„Praktikantinnen, die wir hatten, deren Männerbild ist manchmal sehr verändert worden.“

Angelika Damm

Zwei Schülerinnen mit ihrer Interviewpartnerin
© Aller Anfang ist...?

Sicherheit ist mein Zuhause

Wie werden Frauen, die zumeist vor körperlicher oder psychischer Gewalt mit ihren Kindern fliehen, in einem Frauenhaus in Hamburg betreut? Mit dieser Fragestellung haben wir uns beschäftigen wollen, weil uns die Lebens- und Wohnumstände in Hamburger Frauenhäusern sehr interessiert haben und wir mehr über die Schicksale von Betroffenen erfahren wollten.

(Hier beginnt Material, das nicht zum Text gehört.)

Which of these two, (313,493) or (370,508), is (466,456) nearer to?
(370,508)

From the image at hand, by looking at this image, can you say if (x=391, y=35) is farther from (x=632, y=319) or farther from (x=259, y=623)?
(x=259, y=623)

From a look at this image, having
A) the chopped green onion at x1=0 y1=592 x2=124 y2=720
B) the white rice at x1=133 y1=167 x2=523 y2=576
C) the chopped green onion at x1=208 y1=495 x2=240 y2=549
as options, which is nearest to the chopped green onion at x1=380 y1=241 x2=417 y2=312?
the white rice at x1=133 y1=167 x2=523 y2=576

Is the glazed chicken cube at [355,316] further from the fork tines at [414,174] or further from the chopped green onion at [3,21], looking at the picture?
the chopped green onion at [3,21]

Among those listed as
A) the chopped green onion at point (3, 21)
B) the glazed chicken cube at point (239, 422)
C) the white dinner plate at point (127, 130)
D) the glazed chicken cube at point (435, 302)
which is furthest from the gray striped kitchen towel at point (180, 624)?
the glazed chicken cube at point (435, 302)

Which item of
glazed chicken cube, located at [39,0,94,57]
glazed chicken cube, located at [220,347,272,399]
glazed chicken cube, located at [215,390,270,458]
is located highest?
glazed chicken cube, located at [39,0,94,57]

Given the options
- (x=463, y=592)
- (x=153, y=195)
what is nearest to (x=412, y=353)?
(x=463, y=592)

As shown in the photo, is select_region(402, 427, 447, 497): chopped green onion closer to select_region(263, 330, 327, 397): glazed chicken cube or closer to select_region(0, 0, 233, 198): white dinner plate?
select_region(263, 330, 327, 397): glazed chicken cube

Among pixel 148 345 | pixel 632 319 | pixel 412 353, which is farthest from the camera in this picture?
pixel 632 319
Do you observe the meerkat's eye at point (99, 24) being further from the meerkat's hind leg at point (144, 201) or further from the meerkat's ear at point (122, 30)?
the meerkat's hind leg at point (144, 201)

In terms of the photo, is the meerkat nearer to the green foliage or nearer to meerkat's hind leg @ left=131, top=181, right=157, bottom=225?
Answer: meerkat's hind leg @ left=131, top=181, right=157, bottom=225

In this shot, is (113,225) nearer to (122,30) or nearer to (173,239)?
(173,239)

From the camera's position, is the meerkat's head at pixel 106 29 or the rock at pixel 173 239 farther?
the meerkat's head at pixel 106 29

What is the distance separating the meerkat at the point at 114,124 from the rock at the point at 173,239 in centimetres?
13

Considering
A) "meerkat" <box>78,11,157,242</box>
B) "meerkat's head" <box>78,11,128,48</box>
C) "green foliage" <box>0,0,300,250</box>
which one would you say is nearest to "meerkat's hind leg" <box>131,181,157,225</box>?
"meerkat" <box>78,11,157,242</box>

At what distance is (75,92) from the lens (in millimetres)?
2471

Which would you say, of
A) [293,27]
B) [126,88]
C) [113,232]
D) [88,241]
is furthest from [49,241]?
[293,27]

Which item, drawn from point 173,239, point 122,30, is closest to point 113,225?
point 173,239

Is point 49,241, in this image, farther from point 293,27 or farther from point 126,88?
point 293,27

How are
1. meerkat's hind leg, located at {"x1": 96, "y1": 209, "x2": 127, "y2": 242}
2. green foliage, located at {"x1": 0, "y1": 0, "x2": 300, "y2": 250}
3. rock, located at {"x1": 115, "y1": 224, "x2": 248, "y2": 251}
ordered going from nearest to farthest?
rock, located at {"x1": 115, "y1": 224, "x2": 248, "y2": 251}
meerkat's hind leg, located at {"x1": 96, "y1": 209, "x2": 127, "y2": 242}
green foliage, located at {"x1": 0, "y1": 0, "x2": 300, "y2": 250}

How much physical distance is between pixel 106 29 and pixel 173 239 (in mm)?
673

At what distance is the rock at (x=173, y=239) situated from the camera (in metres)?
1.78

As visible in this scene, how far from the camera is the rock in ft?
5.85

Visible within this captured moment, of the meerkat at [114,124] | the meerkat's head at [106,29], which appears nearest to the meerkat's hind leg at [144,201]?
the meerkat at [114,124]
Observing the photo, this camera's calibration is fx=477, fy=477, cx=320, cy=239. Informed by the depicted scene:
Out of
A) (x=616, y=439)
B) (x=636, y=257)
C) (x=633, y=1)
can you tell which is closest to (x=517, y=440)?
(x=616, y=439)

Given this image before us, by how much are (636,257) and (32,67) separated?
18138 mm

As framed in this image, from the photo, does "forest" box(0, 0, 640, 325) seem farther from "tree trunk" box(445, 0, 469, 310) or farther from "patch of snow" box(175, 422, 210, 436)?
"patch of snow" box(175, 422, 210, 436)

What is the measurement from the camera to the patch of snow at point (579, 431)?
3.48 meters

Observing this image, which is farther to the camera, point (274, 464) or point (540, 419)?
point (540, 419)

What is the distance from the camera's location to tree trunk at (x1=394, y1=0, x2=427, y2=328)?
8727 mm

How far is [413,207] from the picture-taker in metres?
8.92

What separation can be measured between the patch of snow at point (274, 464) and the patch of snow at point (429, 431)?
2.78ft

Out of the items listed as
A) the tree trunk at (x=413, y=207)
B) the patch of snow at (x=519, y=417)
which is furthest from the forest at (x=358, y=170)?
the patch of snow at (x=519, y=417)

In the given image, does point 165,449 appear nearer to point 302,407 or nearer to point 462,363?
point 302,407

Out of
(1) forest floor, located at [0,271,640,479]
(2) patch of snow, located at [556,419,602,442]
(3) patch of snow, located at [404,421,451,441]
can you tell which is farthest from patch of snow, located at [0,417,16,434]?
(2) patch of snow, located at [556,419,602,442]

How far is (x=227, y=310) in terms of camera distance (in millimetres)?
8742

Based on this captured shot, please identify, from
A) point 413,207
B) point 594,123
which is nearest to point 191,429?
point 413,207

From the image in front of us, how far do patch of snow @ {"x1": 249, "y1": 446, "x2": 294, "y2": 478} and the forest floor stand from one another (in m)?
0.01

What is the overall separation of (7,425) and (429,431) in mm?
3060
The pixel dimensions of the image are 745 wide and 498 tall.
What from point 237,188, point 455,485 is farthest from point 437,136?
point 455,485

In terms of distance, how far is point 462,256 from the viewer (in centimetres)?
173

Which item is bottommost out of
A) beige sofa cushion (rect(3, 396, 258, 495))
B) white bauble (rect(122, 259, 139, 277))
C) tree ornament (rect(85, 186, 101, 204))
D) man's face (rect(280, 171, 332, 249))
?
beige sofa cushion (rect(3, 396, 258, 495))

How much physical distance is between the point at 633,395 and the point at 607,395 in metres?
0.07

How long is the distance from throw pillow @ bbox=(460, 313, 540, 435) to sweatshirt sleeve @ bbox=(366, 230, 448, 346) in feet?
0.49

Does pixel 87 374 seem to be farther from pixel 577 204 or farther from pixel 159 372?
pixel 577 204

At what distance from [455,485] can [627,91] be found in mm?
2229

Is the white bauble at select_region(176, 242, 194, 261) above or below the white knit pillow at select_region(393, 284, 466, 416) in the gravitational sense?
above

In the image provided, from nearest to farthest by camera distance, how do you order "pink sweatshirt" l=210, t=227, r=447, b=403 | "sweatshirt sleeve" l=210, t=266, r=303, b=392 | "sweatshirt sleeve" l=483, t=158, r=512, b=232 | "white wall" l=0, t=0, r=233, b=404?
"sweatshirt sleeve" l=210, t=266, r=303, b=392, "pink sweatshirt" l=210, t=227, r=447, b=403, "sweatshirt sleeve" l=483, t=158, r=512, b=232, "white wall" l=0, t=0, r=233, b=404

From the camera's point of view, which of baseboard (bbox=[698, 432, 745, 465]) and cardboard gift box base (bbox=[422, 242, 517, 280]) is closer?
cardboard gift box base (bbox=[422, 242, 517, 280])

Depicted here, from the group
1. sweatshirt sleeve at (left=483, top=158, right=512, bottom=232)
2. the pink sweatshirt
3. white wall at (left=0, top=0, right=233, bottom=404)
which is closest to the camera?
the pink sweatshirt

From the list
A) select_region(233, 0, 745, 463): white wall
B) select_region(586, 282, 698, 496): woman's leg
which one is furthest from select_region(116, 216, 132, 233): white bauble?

Angelika Damm arbeitet schon seit 30 Jahren im zweiten Hamburger Frauenhaus. Bereits während ihres Studiums zur Sozialarbeiterin wusste sie, durch ein spannendes Praktikum, dass sie später gerne in einem Frauenhaus tätig sein möchte. Durch ihre jahrelange Erfahrung konnte sie uns sehr viel über das Leben in einem Frauenhaus erzählen. Sie hat uns mit den positiven und auch den negativen Aspekten, welche Mitarbeiter*innen durchleben, bekannt gemacht.

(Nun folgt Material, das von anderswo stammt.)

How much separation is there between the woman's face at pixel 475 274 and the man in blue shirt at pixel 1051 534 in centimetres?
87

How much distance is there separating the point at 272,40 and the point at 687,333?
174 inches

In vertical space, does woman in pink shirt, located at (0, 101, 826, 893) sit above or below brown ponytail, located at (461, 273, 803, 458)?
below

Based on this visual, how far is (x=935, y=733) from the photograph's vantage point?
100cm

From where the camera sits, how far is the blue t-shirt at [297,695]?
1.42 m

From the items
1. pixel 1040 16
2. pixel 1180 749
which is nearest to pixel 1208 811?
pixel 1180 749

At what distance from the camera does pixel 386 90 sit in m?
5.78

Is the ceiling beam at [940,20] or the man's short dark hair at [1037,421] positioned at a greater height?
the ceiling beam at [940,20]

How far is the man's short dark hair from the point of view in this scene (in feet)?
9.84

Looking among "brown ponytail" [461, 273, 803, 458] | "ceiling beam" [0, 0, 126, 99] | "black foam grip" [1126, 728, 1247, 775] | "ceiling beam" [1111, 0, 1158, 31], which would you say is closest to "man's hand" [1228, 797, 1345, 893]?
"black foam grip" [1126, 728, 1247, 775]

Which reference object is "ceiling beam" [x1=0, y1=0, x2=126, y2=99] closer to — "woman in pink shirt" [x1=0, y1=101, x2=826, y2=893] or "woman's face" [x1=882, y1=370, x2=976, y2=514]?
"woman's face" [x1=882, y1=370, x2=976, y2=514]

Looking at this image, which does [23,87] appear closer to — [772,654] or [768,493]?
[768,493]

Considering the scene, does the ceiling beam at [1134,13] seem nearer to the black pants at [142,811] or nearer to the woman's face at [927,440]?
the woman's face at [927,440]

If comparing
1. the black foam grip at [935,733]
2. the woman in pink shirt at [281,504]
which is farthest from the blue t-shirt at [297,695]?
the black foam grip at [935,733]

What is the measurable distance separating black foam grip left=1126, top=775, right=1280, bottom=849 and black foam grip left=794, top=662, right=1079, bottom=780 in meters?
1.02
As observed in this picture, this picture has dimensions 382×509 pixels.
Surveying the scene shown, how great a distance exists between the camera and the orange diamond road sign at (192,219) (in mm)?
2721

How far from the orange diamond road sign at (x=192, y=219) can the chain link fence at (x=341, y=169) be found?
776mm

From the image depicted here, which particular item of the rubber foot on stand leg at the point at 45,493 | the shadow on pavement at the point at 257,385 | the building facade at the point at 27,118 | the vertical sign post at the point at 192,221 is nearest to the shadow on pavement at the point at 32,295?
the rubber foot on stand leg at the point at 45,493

Für das Gespräch mit Frau Damm haben wir uns in einem Klassenraum an unserer Schule getroffen. Dort war es ruhig und wir konnten uns ungehindert und offen mit ihr unterhalten.
Zuerst hat uns interessiert, wie das Leben im Frauenhaus aussieht. Das kann ganz unterschiedlich sein. Die Frauen haben in der Regel eigene Zimmer, jedoch werden die Badezimmer geteilt. Außerdem gibt es Wohnräume, Gärten und Kinderhäuser, die frei genutzt werden können. Der Alltag sieht, nachdem die bürokratischen Dinge geregelt sind, ganz „normal“ aus. Die Kinder müssen zur Schule und die Frauen, wenn möglich, arbeiten und jeder kocht für sich. Da das Frauenhaus nicht in der Nähe des früheren Zuhauses sein sollte, müssen die Kinder häufig die Schule wechseln und bei zu hoher Bedrohungslage müssen die Frauen unter Umständen auch ihren Job wechseln.

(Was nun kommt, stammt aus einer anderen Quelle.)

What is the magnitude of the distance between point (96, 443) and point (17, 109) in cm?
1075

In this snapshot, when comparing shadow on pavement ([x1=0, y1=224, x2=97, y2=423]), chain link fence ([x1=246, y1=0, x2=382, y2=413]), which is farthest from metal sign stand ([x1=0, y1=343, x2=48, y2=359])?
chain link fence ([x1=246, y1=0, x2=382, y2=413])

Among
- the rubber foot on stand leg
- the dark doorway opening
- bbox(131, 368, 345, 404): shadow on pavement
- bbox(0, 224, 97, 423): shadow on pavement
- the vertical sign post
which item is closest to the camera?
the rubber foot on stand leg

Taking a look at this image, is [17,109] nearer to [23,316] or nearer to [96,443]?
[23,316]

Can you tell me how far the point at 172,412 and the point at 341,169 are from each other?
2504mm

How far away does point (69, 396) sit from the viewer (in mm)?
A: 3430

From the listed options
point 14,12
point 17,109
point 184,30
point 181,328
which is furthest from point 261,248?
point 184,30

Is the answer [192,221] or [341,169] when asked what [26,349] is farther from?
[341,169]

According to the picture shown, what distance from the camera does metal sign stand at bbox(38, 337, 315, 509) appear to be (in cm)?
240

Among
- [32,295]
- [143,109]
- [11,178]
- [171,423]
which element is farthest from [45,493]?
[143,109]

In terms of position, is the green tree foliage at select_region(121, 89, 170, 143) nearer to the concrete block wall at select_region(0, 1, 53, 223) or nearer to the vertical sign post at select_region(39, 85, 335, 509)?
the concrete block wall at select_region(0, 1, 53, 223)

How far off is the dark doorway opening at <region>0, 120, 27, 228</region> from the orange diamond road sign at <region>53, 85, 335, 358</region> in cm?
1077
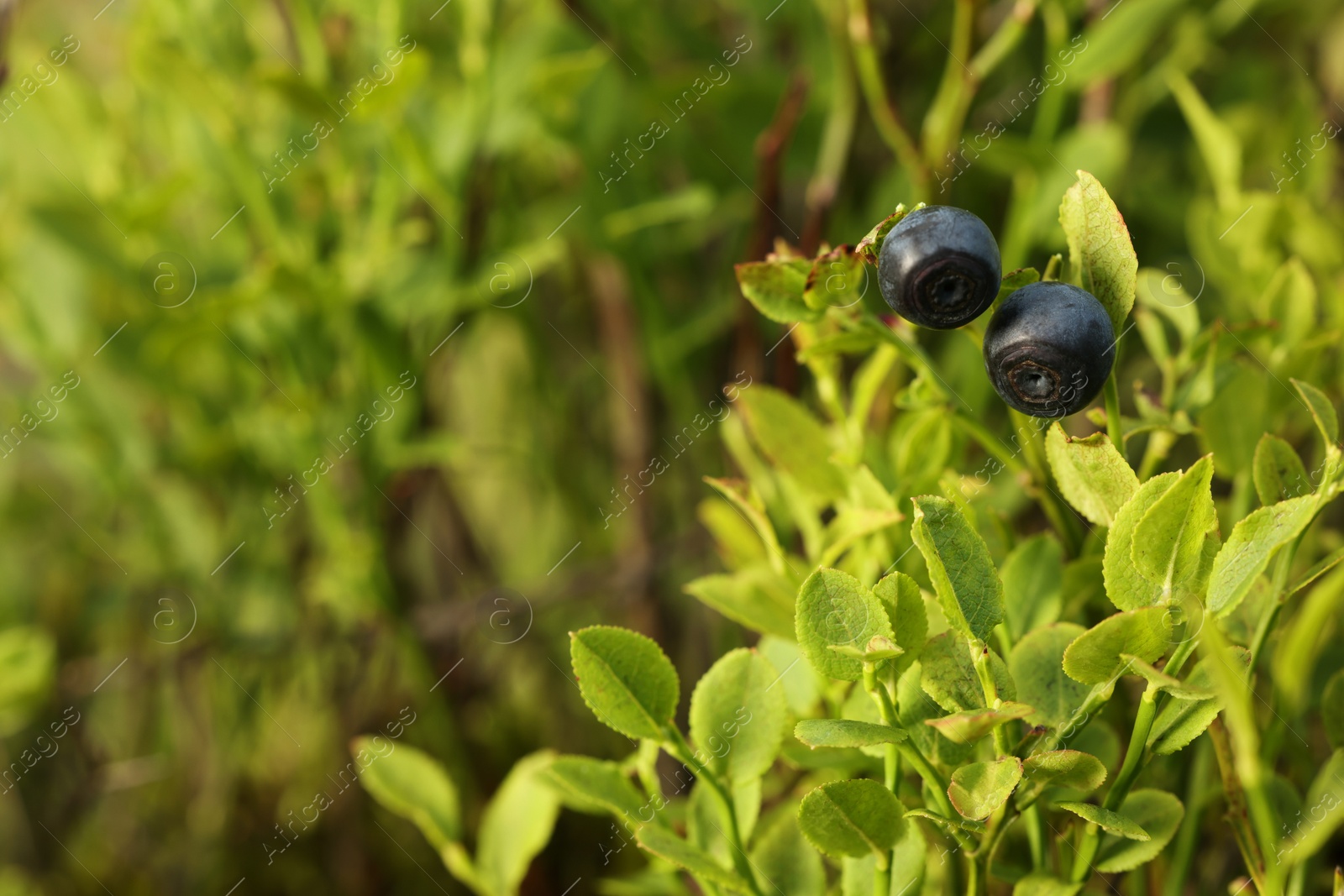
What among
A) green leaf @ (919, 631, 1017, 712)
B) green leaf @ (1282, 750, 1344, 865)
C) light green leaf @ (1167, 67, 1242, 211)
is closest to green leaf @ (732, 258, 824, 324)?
green leaf @ (919, 631, 1017, 712)

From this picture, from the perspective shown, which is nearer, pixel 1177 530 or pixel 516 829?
pixel 1177 530

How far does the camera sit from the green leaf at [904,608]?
28cm

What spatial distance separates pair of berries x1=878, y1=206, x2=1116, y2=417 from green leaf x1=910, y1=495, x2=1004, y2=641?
0.04 meters

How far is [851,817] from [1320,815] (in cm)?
19

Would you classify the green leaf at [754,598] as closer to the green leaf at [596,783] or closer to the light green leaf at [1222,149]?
the green leaf at [596,783]

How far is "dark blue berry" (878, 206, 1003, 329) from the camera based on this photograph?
251mm

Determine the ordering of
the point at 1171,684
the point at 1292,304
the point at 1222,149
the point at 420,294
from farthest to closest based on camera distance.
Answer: the point at 420,294 < the point at 1222,149 < the point at 1292,304 < the point at 1171,684

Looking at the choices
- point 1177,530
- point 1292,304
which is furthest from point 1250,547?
point 1292,304

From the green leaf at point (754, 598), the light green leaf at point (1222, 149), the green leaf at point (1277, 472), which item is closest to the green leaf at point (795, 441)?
the green leaf at point (754, 598)

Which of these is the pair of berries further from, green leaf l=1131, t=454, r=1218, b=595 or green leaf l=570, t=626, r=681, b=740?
green leaf l=570, t=626, r=681, b=740

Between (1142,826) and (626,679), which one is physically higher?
(626,679)

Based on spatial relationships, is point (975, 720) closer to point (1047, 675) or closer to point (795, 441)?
point (1047, 675)

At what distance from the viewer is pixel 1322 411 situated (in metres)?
0.30

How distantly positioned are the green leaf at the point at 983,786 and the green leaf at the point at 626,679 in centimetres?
9
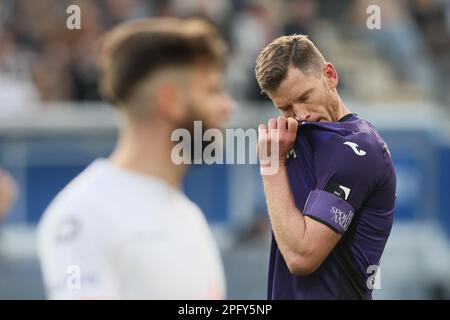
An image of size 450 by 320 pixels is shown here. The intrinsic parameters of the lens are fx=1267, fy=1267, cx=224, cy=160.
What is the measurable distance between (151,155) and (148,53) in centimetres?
32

Wie viele Frauen in einem Frauenhaus leben ist unterschiedlich. In dem Frauenhaus, in dem Frau Damm arbeitet, gibt es 43 Plätze. In Hamburg gibt es noch vier weiter Frauenhäuser mit 30 Plätzen und eines mit 61 Plätzen. In Hamburg gibt es eine Notrufzentrale namens „24/7“. Diese verfügt über 15 Plätze und ist immer erreichbar. Die Frauen halten sich dort bis zu drei Tage auf und werden dann in entsprechende Frauenhäuser gebracht, in denen sie so lange wohnen dürfen, bis sie wissen, wie es weitergeht. In der Regel sind das etwa sechs Monate. Frau Damm kennt aber auch schon eine Frau, die mit ihrem Sohn vier Jahre in dem Frauenhaus gelebt hat, das sind aber Ausnahmen. Es gibt viele verschiedene und individuelle Gründe, die ein Vorrankommen erschweren: Knappheit von bezahlbaren Wohnungen, keine deutsche Staatsangehörigkeit, sodass sprachliche Hürden und behördliche Herausforderungen, die zugewanderten Frauen unklar sind, den Weg erschweren können, und noch vieles weitere mehr.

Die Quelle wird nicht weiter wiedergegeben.